Graham St Jack wrote:
> I'm also in need of a catch-up briefing.
> 
> Thanks,
> Graham
> 
> Kevin Bealer wrote:
>> Beginner stuff...
>>
>> Andrei mentioned that there have been many months of mulling over
>> models and
>> options.  Is there a description of what has been figured out so far
>> and what's left
>> to do?  Is there a place where I can get caught up on the vision so far?
>>
>> Topics I know about so far:
>> - Sean Kelley is working on a message passing system
>> - Immutable / pure logic should make concurrent code faster, safer, better
>> - Globals default to TLS unless shared is used.
>>
>> For people joining this group it would be good to have a sort of
>> bullet point list of
>> what questions have been answered and what still has to be worked out.
>>
>> What are the big unanswered questions?
>>
>> Thanks,
>> Kevin
>>
>> ------------------------------------------------------------------------
>>
>> _______________________________________________
>> dmd-concurrency mailing list
>> dmd-concurrency at puremagic.com
>> http://lists.puremagic.com/mailman/listinfo/dmd-concurrency
> 
> 
> ------------------------------------------------------------------------
> 
> _______________________________________________
> dmd-concurrency mailing list
> dmd-concurrency at puremagic.com
> http://lists.puremagic.com/mailman/listinfo/dmd-concurrency
January 04, 2010
On Jan 4, 2010, at 6:27 AM, Andrei Alexandrescu wrote:

> The most significant bits are:
> 
> * D's concurrency approach flagship is a message passing architecture similar to Erlang's. The message passing design must work across (a) threads within the same address space; (b) processes within the same machine; (c) machines within the same subnet; (d) arbitrary remote machines. Depending on cases (a)-(d) there are different strategies of passing data around, e.g. within the same address space immutable data may be shared and shared objects may be aliased. To some extent, however, user code should be able to send a message to a concurrent entity without knowing or caring where the entity is, and what transport method is used. We don't yet have a detailed design for this.
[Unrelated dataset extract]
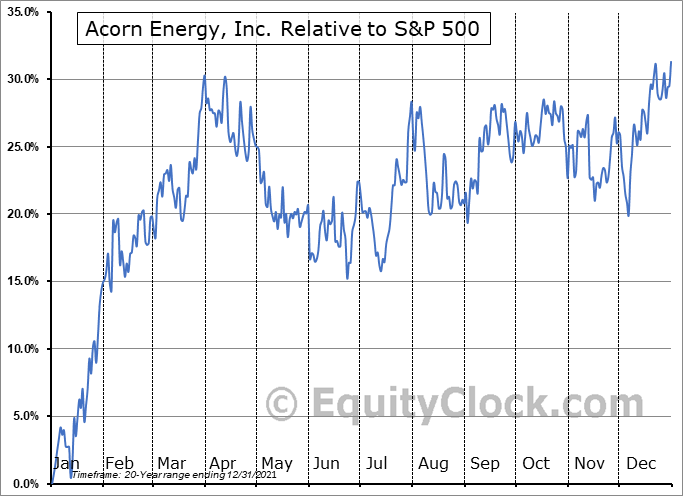 ACFN Relative to the S&P 500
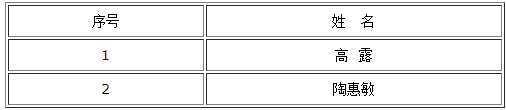2017年靖江市人社局招聘编外工作人员体检名单公示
I think it's fair to assume that an initial implementation will begin with just internal message passing, then a TCP/IP method will be added for everything out of process, and additional methods will be added for performance or other reasons later on.  So long as the API is designed with transport flexibility in mind I think we'll be okay, though it would help to know whether any future possibilities only accept specific data types rather than a pre-encoded blob (MPI perhaps?).